Of all the vehicles consigned at Auburn to the Auctions America by RM Spring Collector Car Auction, none seemed quite as popular with attendees as the 1940 GM Futurliner. It drew crowds all weekend, though when its turn came on the block, it failed to sell at $340k. That's a far cry from the last time one of these behemoths came to market at Barrett-Jackson in 2006 — the high sale of the weekend at $4.3 million.
There was a big difference between that Futurliner and this one. The former was restored and ran under its own power; this one is not and does not. And of course there's also a big difference in the spending climate then to now, which is less easy to quantify. Also, perhaps most importantly, those who just had to have one then now do.
Failing to sell at $340k is interesting; while that is still a lot of money to most folks, what kind of scale are we talking about here? What is the market for something like this?
The seller wanted $450k-$600k, which doesn't seem so out of line for a rough version of a $4 million bus from the 1936-56 General Motors Parade of Progress. (Different times, eh?)

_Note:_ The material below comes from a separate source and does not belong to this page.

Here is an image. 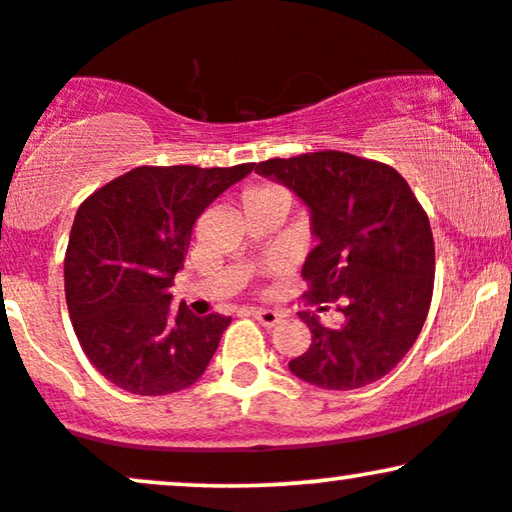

And the bidders valued it at the high bid and not a penny more, which may be a bit closer to reality. Hagerty Price Guide publisher Dave Kinney estimates a value of $200k-$400k, though he too maintains this is a tough call against that lone comparable sale of 2006.
The truth is it takes a very special person to want to own one of these things. It's not exactly a '65 Ford Mustang or a '79 Porsche 911SC. Heck, as a collection centerpiece it occupies an even different realm from your garden-variety million-dollar cars — the pre-war Duesenbergs and post-war Ferraris of the world. You don't just buy a Futurliner at auction on a whim.
So the value of this bus is directly related to your own needs, which is even more difficult to quantify.
If you need to unite the eleven remaining buses and recreate the Parade of Progress, and you will stop at nothing to do so, well then we'd say this bus is priceless. But that buyer was not at Auburn.
If you need only to have one because you've got the perfect comfortable spot to park it, and you can just keep it there for 10 or 30 or 97 years until your grandchildren "remodel the old barn," then you can afford to wait for a fire sale. But that seller wasn't at Auburn, either.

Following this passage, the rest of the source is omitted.